**PROMPT:**
Write down, word for word, the part of the squirrel hunting excerpt between "Cast aside any" and "go squirrel hunting.", inclusive.

**EXCERPT TO READ:**
---------------

Name the wild game that can meet these requirements:

* Is found abundantly throughout North America
* Has generous hunting seasons
* Is able to sustain high levels of hunting without a population collapse
* Can be hunted using inexpensive rimfire ammunition
* Is high in protein
* Lives in urban, suburban and rural areas
* Has a mild taste that isn't “gamey”
* Eats only plant matter
* Is easy to hunt compared to most other game
* Requires minimal processing to eat

No, this isn't the legendary snipe hunt to nowhere. I'm talking about squirrels. It's time to rethink squirrel hunting.

I know, I know, you're already cuing the theme song to “Deliverance” in your head. There are plenty of stereotypes about eating squirrel. Throw them away. Look at this small game animal from a self-sufficiency standpoint.

Squirrel Hunting: The Ideal Survival Food

Squirrels are the ideal survival food. They're everywhere, and it doesn't take a ton of effort to hunt them. You can use that emergency .22 rifle or handgun. They only need a couple months to reproduce. And unlike rabbits, they'll sit on a branch and ask you to shoot them.

Cast aside any delusions about relying only on big game during an extended crisis. Any deer hunter knows how perceptive these animals are to human pressure. Now imagine everyone and their brother heading to the woods for dinner. Your odds are better to take the “low-hanging fruit” in your backyard and go squirrel hunting.

I recently went squirrel hunting in Minnesota to experience this for myself. The photos chronicle some of the highlights.

---------------

(Stored data)
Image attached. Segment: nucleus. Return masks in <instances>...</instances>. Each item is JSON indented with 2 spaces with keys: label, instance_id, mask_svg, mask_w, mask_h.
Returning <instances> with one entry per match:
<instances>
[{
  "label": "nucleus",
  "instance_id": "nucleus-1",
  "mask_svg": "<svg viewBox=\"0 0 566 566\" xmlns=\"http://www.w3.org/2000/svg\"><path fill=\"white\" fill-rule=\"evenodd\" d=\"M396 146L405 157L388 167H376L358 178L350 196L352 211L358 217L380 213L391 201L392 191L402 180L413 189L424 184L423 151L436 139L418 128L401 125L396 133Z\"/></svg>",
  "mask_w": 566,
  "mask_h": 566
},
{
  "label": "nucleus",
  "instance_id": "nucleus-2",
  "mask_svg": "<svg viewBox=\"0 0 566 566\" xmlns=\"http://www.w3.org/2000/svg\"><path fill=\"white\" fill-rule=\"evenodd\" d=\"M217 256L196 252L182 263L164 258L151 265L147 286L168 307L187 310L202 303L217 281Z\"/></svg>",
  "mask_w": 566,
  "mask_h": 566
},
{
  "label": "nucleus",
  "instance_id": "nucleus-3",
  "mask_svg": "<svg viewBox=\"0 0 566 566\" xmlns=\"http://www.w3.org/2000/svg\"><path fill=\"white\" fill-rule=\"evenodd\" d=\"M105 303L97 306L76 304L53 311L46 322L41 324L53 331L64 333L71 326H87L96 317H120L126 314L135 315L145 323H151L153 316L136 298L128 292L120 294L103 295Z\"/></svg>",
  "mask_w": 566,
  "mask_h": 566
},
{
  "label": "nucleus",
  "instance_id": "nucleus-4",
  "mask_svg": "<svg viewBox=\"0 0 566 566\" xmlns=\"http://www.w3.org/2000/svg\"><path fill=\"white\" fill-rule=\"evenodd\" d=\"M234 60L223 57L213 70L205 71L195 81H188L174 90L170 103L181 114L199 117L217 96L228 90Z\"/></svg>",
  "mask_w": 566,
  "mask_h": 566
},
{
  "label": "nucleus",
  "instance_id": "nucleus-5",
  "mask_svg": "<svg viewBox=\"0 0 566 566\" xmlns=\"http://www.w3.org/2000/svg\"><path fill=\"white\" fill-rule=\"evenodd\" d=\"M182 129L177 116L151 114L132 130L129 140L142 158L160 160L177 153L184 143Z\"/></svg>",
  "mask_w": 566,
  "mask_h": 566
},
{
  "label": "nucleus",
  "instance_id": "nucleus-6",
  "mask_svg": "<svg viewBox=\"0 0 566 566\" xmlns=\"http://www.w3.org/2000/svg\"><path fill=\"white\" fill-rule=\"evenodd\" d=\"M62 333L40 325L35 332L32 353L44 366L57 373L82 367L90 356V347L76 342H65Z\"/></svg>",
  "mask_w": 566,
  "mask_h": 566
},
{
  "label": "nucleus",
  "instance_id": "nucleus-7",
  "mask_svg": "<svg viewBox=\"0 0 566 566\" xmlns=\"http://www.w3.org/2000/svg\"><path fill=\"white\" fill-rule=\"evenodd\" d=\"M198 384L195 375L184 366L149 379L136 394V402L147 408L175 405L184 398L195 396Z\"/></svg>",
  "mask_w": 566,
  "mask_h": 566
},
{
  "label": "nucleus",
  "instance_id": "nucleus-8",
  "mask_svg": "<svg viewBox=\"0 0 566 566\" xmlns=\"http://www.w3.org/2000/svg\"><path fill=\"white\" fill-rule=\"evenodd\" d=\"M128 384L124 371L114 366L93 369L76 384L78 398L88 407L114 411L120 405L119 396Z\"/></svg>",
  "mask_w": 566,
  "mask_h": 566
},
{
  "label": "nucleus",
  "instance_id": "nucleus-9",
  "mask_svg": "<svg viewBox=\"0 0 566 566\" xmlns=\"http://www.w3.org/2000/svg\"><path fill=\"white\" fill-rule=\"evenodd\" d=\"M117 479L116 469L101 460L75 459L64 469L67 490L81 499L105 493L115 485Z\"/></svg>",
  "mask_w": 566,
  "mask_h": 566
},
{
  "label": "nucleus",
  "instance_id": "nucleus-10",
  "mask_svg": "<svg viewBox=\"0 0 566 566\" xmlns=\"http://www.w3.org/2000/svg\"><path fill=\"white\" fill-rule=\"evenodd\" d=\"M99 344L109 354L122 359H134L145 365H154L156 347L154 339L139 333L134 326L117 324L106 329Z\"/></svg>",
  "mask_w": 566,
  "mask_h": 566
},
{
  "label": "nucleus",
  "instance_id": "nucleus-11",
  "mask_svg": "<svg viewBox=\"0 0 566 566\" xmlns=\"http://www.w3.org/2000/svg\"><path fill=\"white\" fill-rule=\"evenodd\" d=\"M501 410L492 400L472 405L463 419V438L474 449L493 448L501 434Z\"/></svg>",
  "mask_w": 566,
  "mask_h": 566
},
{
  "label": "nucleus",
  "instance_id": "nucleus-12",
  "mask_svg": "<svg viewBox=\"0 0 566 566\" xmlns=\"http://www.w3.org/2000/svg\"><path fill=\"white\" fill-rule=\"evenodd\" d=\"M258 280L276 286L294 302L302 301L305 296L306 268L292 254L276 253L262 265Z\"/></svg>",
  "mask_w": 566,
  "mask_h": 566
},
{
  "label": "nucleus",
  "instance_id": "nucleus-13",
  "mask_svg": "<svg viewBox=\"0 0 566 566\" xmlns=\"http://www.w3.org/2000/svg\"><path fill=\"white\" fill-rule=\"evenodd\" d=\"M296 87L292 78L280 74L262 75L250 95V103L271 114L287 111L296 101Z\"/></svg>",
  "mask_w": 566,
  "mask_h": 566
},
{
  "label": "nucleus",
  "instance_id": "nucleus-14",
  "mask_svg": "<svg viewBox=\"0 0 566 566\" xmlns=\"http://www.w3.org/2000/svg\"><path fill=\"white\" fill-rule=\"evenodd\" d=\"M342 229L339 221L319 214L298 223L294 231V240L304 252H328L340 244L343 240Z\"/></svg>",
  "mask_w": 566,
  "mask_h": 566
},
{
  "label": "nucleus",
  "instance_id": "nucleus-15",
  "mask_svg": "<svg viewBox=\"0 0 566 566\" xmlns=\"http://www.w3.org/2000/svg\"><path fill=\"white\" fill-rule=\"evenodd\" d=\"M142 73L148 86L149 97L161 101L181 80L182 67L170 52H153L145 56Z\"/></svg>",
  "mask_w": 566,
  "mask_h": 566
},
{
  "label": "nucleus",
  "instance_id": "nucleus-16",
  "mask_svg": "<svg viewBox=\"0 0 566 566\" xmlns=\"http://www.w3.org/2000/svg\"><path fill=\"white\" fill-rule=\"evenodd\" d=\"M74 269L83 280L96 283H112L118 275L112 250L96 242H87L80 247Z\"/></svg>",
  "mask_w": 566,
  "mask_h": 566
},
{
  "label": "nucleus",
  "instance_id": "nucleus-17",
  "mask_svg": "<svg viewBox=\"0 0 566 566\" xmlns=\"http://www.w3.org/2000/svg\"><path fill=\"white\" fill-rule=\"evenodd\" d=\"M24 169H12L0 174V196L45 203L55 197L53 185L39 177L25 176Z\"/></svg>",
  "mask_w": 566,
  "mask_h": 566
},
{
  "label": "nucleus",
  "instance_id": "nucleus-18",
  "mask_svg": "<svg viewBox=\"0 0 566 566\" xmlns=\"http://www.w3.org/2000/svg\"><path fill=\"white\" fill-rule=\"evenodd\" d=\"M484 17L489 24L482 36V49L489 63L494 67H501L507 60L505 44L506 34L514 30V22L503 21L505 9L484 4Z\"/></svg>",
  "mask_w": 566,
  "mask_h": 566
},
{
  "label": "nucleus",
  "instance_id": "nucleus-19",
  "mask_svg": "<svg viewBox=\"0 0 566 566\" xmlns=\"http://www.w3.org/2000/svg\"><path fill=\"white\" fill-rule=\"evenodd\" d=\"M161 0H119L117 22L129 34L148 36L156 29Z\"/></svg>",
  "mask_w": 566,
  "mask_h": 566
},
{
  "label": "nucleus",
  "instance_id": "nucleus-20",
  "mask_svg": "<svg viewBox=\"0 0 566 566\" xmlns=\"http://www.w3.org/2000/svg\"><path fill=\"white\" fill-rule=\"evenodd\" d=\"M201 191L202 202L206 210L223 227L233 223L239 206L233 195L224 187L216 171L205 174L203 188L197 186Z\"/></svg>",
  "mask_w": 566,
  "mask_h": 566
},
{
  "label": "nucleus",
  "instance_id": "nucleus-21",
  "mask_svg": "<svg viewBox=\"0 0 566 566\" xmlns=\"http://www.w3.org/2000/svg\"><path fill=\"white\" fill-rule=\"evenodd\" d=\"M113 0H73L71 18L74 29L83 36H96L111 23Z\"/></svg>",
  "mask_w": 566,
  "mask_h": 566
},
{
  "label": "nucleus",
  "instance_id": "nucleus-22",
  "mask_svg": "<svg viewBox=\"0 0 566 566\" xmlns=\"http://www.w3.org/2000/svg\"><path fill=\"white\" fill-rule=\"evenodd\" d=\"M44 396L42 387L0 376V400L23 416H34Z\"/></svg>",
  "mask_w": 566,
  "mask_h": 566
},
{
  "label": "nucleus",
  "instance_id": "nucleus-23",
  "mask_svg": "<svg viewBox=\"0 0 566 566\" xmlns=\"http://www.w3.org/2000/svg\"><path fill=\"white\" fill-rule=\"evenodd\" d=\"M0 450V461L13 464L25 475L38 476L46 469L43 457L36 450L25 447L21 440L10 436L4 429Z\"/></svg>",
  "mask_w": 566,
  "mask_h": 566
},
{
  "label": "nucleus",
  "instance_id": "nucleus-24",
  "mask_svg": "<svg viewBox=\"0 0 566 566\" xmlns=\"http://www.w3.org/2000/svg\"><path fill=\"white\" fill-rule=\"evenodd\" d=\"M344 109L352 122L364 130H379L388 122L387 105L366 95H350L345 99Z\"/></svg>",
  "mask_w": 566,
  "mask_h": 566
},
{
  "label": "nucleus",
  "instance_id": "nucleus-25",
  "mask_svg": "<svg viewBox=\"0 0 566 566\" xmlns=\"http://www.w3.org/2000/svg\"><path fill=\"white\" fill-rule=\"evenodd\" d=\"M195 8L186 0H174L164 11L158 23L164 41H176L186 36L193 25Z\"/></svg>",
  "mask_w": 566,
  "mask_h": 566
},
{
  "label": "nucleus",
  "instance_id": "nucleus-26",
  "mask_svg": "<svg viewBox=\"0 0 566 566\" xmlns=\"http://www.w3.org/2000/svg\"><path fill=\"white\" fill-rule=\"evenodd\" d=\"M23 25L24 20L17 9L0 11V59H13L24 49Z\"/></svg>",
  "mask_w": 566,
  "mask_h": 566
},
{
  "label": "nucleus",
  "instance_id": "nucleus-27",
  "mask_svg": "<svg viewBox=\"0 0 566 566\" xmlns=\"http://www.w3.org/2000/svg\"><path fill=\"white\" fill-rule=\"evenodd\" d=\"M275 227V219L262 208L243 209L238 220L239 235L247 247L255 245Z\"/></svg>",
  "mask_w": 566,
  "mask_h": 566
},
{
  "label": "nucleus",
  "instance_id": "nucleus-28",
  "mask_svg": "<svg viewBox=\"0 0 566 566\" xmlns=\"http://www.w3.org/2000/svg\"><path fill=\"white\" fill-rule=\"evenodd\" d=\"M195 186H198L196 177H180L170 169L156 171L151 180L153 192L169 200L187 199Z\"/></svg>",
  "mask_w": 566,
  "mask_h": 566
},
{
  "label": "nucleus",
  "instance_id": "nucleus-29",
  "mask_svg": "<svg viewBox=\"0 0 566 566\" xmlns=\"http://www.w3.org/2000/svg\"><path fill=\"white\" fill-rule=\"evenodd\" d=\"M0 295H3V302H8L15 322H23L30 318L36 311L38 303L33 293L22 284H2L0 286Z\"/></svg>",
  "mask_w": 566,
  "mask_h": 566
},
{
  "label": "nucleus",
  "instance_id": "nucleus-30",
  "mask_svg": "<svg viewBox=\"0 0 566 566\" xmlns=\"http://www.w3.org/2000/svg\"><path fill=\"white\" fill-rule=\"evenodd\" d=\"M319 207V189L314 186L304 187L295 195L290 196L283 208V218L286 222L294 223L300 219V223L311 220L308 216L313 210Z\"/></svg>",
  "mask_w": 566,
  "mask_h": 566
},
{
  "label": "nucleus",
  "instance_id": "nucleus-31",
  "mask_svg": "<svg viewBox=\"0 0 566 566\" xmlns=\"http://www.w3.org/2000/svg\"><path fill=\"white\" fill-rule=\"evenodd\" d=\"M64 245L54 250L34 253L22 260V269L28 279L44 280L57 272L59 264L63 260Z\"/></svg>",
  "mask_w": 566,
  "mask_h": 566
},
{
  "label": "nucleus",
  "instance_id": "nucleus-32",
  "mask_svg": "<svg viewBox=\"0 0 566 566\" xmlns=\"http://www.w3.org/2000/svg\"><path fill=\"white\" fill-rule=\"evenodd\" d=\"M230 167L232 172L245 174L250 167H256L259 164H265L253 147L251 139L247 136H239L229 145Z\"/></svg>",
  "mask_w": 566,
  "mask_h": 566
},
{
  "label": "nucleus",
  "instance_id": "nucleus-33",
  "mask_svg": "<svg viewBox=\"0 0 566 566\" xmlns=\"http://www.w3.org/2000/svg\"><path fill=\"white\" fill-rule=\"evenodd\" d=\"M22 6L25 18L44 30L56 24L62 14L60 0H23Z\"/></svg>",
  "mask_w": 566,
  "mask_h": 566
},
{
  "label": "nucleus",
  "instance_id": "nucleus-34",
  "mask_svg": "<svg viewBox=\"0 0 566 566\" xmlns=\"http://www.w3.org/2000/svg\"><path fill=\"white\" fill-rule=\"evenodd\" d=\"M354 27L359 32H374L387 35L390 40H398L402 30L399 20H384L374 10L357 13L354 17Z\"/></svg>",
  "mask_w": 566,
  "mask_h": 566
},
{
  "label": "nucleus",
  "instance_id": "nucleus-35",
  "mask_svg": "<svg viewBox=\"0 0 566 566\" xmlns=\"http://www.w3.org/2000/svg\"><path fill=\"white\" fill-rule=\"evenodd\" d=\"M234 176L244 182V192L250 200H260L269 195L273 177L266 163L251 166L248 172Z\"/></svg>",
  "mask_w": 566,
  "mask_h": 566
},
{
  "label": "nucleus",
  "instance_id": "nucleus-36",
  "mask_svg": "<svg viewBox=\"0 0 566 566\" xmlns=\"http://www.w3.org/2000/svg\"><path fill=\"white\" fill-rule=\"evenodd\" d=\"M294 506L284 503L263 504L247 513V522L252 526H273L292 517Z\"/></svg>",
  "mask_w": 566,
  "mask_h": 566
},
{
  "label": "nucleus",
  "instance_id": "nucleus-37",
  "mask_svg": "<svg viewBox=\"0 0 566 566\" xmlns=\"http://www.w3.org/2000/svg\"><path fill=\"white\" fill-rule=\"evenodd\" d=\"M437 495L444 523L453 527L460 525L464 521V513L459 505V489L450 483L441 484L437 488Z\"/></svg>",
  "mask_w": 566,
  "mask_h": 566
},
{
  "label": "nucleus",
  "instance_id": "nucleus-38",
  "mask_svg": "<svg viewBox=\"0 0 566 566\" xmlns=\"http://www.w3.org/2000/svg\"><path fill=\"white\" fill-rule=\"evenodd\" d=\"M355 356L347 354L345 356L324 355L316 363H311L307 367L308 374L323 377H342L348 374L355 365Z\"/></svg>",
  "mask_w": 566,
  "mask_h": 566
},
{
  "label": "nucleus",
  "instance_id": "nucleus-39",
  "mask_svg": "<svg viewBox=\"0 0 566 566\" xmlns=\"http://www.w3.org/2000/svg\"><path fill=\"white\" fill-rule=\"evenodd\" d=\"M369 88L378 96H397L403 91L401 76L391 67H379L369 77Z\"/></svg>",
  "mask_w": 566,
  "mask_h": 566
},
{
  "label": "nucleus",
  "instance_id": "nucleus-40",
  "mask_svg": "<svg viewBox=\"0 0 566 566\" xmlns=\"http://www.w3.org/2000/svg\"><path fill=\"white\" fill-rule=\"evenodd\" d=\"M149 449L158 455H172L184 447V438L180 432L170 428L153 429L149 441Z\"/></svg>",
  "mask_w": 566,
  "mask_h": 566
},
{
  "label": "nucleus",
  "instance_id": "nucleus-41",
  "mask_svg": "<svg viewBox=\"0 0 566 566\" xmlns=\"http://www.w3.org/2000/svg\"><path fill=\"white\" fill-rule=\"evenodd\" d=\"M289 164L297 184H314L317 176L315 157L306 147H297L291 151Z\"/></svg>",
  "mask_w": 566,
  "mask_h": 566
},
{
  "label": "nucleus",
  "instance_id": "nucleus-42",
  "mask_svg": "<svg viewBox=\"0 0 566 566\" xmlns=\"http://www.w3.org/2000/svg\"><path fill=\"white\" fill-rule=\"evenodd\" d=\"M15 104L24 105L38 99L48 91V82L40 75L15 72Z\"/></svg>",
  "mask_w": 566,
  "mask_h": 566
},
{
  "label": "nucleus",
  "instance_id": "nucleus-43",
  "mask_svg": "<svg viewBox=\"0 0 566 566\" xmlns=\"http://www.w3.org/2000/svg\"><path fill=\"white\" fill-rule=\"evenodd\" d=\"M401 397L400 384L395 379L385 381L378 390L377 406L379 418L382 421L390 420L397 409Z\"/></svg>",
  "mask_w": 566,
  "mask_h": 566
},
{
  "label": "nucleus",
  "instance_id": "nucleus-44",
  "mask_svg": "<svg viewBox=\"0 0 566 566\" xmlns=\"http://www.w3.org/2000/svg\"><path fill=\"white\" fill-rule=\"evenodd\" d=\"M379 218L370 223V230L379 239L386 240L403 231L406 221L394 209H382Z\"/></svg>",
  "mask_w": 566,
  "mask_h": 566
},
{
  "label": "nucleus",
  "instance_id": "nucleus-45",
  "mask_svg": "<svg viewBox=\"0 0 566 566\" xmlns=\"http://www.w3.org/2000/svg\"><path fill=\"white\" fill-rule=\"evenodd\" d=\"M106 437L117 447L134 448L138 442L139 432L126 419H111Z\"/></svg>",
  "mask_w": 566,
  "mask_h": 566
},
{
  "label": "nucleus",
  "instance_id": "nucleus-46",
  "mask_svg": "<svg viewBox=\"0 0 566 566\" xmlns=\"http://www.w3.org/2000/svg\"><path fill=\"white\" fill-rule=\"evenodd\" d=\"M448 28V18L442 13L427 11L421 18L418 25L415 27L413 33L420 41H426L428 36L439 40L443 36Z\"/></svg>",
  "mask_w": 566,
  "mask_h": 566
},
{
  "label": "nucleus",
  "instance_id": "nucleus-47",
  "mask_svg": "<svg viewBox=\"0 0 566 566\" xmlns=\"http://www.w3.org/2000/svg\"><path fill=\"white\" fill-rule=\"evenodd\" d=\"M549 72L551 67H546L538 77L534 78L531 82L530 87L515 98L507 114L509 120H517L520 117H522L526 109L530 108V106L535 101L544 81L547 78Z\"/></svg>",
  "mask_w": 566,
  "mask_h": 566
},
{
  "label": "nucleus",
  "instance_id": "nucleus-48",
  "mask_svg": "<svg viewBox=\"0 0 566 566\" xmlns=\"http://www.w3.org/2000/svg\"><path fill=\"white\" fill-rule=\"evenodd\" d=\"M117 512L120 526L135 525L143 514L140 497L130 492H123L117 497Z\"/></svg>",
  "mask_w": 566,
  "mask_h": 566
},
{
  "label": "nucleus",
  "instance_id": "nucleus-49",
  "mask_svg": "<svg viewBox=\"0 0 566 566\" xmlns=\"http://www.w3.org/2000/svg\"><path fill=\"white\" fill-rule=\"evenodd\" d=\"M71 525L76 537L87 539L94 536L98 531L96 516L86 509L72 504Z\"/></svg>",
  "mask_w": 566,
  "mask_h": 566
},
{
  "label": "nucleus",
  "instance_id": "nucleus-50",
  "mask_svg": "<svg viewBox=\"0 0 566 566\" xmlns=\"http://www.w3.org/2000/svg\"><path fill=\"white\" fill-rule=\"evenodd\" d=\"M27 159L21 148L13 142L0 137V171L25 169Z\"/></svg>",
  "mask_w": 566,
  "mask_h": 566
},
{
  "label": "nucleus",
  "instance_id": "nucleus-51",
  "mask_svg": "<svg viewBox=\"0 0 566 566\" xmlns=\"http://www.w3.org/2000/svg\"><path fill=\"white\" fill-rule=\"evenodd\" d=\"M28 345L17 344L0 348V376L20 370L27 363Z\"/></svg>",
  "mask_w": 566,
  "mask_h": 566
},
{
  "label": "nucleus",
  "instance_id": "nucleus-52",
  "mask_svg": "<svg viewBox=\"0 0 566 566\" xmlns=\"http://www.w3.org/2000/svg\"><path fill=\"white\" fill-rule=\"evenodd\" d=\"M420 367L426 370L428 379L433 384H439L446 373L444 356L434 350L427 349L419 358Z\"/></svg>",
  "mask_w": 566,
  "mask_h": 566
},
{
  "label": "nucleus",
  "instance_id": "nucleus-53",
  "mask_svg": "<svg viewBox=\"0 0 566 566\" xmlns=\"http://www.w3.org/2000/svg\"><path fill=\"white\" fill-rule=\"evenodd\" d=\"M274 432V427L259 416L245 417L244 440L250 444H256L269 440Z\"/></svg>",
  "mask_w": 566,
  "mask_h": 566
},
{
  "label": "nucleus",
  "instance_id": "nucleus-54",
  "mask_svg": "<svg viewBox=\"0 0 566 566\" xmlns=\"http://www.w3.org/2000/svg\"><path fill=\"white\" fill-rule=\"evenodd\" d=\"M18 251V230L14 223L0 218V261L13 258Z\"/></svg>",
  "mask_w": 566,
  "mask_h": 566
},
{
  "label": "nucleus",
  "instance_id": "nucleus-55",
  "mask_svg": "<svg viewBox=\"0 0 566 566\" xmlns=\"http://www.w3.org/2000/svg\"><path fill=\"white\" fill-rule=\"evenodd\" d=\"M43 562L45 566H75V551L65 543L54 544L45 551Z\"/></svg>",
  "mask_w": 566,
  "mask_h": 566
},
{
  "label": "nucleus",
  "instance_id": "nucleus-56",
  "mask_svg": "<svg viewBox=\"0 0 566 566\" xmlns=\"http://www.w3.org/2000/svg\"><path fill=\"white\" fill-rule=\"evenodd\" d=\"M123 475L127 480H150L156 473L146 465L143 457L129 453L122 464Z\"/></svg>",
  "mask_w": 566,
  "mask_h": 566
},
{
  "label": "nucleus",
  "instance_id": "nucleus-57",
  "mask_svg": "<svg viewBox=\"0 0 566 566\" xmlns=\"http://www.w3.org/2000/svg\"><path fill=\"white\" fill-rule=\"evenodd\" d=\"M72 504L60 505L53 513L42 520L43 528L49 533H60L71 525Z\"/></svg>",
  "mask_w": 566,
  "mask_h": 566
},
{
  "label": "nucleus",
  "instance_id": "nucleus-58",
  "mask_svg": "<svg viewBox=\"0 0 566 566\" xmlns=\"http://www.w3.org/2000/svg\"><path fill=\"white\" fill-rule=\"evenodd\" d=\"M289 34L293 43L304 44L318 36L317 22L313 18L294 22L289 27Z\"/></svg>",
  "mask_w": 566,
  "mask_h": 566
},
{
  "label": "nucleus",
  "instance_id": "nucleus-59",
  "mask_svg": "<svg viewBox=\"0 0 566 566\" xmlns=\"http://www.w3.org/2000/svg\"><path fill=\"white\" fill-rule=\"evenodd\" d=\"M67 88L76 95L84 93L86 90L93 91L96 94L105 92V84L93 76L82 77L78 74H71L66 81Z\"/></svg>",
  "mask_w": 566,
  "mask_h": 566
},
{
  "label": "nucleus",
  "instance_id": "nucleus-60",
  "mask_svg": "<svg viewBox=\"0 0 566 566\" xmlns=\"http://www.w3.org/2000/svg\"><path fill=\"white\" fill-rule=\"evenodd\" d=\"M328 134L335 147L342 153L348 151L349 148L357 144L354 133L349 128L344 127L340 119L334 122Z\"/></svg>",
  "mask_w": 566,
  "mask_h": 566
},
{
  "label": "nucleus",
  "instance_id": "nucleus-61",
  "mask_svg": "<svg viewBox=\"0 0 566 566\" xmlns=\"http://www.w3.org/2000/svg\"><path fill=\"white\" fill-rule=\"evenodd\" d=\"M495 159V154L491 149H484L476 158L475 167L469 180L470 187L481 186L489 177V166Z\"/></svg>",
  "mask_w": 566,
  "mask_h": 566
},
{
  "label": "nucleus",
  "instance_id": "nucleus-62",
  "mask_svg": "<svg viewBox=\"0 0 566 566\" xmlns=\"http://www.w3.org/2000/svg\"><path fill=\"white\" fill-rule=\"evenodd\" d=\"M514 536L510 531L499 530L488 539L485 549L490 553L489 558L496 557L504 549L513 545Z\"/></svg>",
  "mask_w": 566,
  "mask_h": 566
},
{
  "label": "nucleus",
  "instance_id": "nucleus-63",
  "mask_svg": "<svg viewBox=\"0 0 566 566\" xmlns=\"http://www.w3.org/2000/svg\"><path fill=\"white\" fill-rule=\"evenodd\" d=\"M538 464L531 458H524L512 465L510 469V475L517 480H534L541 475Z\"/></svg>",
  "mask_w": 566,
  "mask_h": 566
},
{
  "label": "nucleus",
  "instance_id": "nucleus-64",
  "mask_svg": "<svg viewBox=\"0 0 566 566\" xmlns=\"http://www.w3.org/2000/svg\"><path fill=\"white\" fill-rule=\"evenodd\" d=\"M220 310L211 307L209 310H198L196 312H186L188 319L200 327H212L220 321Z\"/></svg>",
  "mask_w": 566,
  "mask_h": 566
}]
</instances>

---------------

**SOLUTION:**
Cast aside any delusions about relying only on big game during an extended crisis. Any deer hunter knows how perceptive these animals are to human pressure. Now imagine everyone and their brother heading to the woods for dinner. Your odds are better to take the “low-hanging fruit” in your backyard and go squirrel hunting.